**EXTRACT TO READ**
In this odd sense 1940 had been both the hardest and the easiest year of the war, because the reborn community of the nation was so incontrovertible. When the Japanese bombed Pearl Harbor on 7 December 1941, for all the sorrow and genuine sympathy Churchill showed Roosevelt he was secretly exultant, for he knew in his bones that victory was in sight. ‘So we had won after all,’ he wrote in his memoirs. ‘We should not be wiped out. Our history would not come to an end.’ But if he were right that ‘England would live’ – even right, as far as he could see, that ‘Britain would live’ – Churchill’s equally confident assumption that ‘the Commonwealth of Nations and the Empire [for him interchangeable] would live’ was misplaced. For whilst Churchill thought Britain’s
future
depended on imperial revival, Roosevelt believed it depended on something like the opposite.

In the lead up to the Atlantic Alliance, of course, he was innocent of all this. When he and Franklin D. Roosevelt met in Placentia Bay on board HMS
Prince of Wales
in August 1941, as American and British sailors standing together sang hymns chosen by Churchill, the dream of a true Atlantic democratic partnership, the partnership Churchill carried in his own blood, seemed gloriously at hand. But it was indeed just a dream. There was a telling moment during his visit to Washington in June 1942 when Roosevelt asked Churchill to think of the relationship with India in the light of what had happened to the British 18th-century empire, meaning that Britain should grant India independence before that country was forced to fight for it. Churchill flared up into full imperialist fury. It was still on his mind at the Lord Mayor’s Banquet that year, when he stated bulldoggedly that he had not been made His Majesty’s prime minister only to preside over the demise of the British Empire. What Roosevelt had in mind was the granting of immediate dominion status to India to pre-empt the possibility of Subhas Chandra Bose’s pro-Axis volunteer Bengal Tigers from triggering something like the great rebellion of 1857 but on an even larger scale. Needless to say, Churchill wouldn’t hear of it.

But the demise of empire was happening anyway with the fall of first Hong Kong and then, more catastrophically in February 1942, of Singapore, where the commander-in-chief in southeast Asia, Archibald Wavell, had been ordered, rather bizarrely, by Churchill to instruct his troops to fight to the end over the ruins of the port city. Instead, the Japanese took into captivity 85,000 men, of whom 57,000 would die. HMS
Prince of Wales
, on which the two leaders had met, had been sent halfway round the world to cow the Japanese, only to end up ignominiously sunk in the China Sea. Whether Churchill imagined it or not, the Commonwealth that emerged from the Pacific war would emphatically not be the one that had existed in 1940.

**INFORMATION GIVEN**

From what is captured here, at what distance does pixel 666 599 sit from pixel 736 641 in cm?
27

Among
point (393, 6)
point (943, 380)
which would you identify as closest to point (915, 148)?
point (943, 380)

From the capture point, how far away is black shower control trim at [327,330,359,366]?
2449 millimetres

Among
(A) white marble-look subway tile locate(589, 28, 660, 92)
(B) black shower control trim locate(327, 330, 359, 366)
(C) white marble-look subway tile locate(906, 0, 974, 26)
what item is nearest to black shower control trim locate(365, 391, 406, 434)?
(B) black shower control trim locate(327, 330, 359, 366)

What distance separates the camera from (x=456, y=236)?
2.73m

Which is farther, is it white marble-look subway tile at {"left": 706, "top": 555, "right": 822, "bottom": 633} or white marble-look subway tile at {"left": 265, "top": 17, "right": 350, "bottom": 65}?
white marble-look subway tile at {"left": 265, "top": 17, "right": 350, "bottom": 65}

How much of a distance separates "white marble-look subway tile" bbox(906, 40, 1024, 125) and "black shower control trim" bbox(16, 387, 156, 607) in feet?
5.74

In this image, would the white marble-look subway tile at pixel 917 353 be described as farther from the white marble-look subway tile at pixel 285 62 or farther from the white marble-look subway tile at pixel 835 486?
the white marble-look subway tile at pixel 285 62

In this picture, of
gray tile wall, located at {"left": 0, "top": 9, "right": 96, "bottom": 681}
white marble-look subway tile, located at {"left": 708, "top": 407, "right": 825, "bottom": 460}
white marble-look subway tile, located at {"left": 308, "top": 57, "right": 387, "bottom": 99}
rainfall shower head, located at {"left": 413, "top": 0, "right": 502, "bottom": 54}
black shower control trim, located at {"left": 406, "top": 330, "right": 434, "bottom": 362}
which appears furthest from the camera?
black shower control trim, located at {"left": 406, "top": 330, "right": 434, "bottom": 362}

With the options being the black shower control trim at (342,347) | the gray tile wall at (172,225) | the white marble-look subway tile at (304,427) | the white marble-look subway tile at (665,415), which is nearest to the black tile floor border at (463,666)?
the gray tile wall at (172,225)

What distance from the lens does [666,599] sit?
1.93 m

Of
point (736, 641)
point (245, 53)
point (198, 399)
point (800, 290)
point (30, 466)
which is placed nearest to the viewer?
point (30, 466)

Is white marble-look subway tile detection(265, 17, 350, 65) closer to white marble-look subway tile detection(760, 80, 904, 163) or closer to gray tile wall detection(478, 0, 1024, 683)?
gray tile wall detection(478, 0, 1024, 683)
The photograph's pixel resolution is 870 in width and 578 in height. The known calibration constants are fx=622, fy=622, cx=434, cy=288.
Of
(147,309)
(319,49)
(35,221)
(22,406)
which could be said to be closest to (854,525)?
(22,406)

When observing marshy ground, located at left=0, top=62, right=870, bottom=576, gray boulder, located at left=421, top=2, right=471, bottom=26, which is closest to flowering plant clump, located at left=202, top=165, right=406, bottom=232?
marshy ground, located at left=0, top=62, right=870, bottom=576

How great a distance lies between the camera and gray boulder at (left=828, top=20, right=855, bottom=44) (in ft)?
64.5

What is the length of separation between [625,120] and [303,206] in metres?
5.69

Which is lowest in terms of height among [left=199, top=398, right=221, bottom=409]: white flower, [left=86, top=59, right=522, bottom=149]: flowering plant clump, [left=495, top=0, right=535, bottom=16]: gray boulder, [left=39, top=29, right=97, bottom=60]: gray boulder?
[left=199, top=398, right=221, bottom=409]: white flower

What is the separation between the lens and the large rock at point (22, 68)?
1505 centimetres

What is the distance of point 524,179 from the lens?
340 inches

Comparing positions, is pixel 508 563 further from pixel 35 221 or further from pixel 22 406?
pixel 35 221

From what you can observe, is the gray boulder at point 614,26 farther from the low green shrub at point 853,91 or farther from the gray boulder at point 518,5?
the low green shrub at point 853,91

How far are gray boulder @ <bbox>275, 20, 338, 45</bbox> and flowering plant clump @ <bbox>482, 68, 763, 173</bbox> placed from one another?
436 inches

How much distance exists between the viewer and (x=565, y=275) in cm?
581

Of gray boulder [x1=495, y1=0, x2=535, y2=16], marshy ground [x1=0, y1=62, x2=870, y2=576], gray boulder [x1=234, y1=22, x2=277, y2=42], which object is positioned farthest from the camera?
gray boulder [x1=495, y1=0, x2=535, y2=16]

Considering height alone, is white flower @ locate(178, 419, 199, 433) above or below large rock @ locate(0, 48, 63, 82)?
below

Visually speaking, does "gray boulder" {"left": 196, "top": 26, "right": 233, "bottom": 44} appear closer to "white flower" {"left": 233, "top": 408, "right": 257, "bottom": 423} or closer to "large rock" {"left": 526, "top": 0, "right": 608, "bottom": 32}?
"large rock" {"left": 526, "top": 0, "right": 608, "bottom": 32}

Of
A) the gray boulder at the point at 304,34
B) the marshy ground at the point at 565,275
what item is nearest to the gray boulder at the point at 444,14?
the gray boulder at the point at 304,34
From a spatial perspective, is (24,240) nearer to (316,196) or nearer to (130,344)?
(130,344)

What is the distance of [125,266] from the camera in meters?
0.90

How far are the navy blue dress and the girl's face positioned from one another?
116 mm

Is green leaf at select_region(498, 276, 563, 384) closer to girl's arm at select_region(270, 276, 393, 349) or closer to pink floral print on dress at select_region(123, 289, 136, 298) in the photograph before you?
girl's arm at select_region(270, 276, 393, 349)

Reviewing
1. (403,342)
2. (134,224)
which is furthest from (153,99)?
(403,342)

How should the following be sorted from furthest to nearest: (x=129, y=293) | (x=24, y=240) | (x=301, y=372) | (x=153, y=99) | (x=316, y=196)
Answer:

**WHAT IS ASKED**
Copy out the stretch of the passage on Churchill and the British Empire from "In this odd" through "like the opposite.", substituting "elated" for "exultant".

**REPLY**
In this odd sense 1940 had been both the hardest and the easiest year of the war, because the reborn community of the nation was so incontrovertible. When the Japanese bombed Pearl Harbor on 7 December 1941, for all the sorrow and genuine sympathy Churchill showed Roosevelt he was secretly elated, for he knew in his bones that victory was in sight. ‘So we had won after all,’ he wrote in his memoirs. ‘We should not be wiped out. Our history would not come to an end.’ But if he were right that ‘England would live’ – even right, as far as he could see, that ‘Britain would live’ – Churchill’s equally confident assumption that ‘the Commonwealth of Nations and the Empire [for him interchangeable] would live’ was misplaced. For whilst Churchill thought Britain’s
future
depended on imperial revival, Roosevelt believed it depended on something like the opposite.